Thesis: Just over two decades after Apple changed computer design forever with the first iMac, the technology inside is best described as “quaint”. In 1998, the decision to be the first personal computer to jettison the floppy disk drive was as prophetic as adding a USB connector, but nobody expected the standard cathode-ray tube monitor to itself become completely obsolete a decade later. Downloads and streaming removing the need for CD-ROM drives, the hard drives becoming increasingly obsolete, and more actual processing power and functionality in the first generation of iPhones…22 years after that first 233mHz Bondi Blue iMac hit computer stores, there’s not a lot that the innards can do that can’t be done faster and cheaper with current tech, but that wonderful, beautiful polycarbonate shell is a different story.

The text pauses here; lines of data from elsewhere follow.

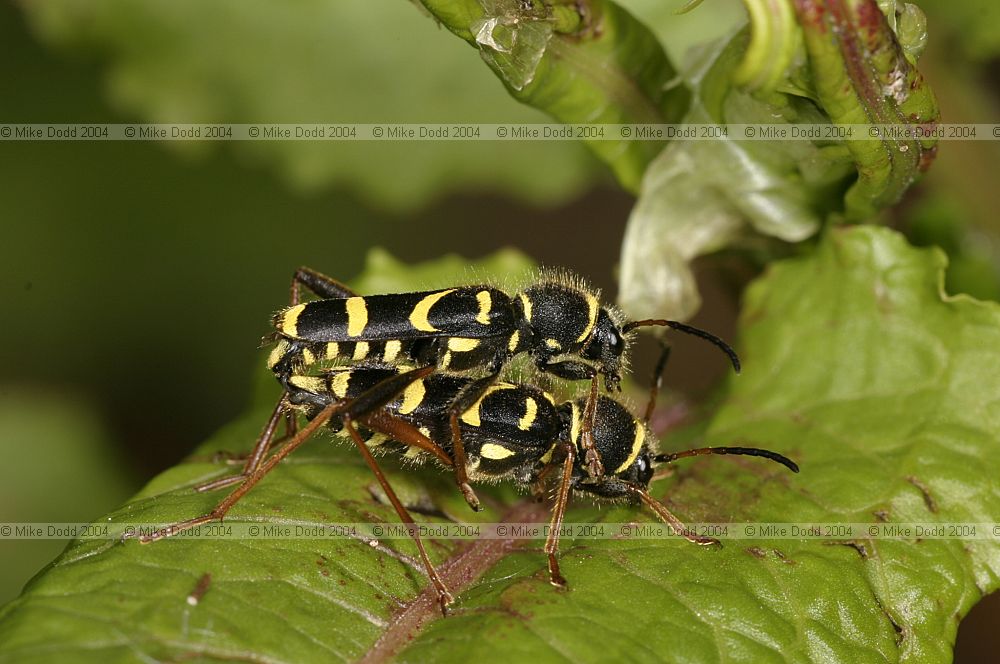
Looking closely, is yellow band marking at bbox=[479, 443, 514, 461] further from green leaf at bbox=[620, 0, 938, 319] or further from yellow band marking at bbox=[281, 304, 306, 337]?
green leaf at bbox=[620, 0, 938, 319]

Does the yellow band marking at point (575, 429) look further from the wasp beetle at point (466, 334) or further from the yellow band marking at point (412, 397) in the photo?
the yellow band marking at point (412, 397)

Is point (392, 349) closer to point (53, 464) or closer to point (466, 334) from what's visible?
point (466, 334)

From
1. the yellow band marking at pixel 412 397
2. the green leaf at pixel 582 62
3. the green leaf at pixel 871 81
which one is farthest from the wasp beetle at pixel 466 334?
the green leaf at pixel 871 81

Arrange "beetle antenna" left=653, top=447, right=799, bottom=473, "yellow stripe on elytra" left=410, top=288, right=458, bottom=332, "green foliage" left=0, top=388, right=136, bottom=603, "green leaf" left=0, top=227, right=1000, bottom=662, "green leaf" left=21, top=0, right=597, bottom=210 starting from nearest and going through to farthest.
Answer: "green leaf" left=0, top=227, right=1000, bottom=662, "beetle antenna" left=653, top=447, right=799, bottom=473, "yellow stripe on elytra" left=410, top=288, right=458, bottom=332, "green leaf" left=21, top=0, right=597, bottom=210, "green foliage" left=0, top=388, right=136, bottom=603

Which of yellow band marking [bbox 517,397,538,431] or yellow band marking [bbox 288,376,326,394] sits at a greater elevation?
yellow band marking [bbox 288,376,326,394]

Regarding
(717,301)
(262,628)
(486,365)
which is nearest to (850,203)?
(486,365)

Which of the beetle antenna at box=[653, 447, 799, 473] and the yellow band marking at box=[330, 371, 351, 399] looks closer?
the beetle antenna at box=[653, 447, 799, 473]

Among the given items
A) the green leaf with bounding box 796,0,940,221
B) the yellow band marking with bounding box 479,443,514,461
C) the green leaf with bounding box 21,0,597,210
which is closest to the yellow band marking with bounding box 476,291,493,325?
the yellow band marking with bounding box 479,443,514,461

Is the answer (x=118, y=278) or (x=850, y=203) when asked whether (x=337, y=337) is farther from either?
(x=118, y=278)
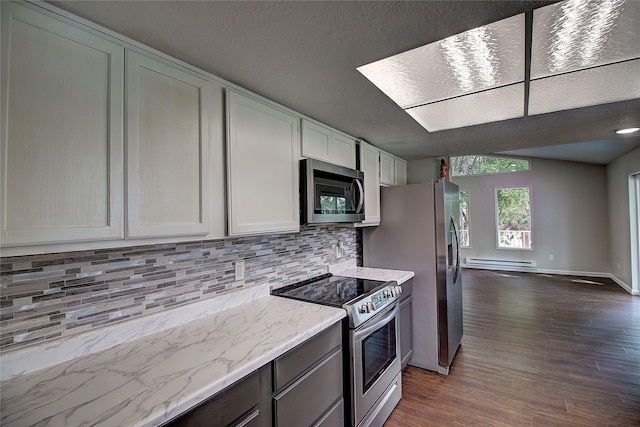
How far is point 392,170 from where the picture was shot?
3.49 m

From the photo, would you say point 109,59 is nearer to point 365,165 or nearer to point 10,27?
point 10,27

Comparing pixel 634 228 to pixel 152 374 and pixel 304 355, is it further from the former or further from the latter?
pixel 152 374

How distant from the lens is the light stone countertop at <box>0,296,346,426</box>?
84cm

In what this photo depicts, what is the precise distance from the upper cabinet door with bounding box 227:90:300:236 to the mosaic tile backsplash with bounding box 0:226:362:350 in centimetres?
32

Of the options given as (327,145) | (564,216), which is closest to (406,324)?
(327,145)

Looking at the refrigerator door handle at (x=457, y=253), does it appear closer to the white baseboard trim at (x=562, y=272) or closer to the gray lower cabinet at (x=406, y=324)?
the gray lower cabinet at (x=406, y=324)

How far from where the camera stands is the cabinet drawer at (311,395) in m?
1.27

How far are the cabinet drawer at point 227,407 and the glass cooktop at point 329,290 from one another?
2.38ft

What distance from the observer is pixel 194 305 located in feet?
5.20

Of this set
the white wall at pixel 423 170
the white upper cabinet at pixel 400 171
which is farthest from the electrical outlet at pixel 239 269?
the white wall at pixel 423 170

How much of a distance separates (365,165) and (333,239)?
793mm

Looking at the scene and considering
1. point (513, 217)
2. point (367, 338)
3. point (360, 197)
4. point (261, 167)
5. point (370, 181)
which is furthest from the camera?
point (513, 217)

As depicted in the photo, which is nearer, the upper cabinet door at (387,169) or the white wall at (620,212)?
the upper cabinet door at (387,169)

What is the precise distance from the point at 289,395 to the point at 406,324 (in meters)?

Thanks to two former school computers gifted at the beginning of the last decade and a client who really wanted them as plant enclosures, it was time to go back and try making new iTerrariums from two stages of the iMac evolution: one converted from the first-generation Bondi Blue model circa 1998, and one from the much faster 400mHz Graphite model from 2001. Both had the classic handle on the back cut out and used as an access door, but the Graphite had one ring of ventilation holes around the handle that made its conversion much easier. The Graphite also had a plastic cradle that suspended the interior up against a support plate that also held the monitor and the speakers, and since the plate was polystyrene, it didn’t survive its slow journey through the Twenty-First Century in one piece. The original one disintegrated while attempting to fit glass over the monitor aperture: thankfully, I had a spare.

In both cases, quite literally, the bottom plate was relatively easy to waterproof and ready for holding soil mix, even around the ports for the power input and the peripherals. If anything, the Graphite had a smoother bottom thanks to that support cradle, but both were finished, sealed, and readied for the client.

As for lighting, previous iTerrariums used standard 17x LED bulbs because waterproof lights of that intensity didn’t exist at the time. Ah, how the world changes in less than a decade. More light, less heat, and a significantly reduced risk of electric shock, as well as a more modular system where the entire enclosure can be moved much more easily.

In any case, these won’t be the last dead tech conversions to come out of the Triffid Ranch, but these will be some of the last iMac conversions for a while. Worthy iMacs may not be as rare as Eighties-era console televisions, but they’re getting there, and when I go through the last available shells, that’ll be it. The important part is that the client will be happy, and now it’s time to move to other projects.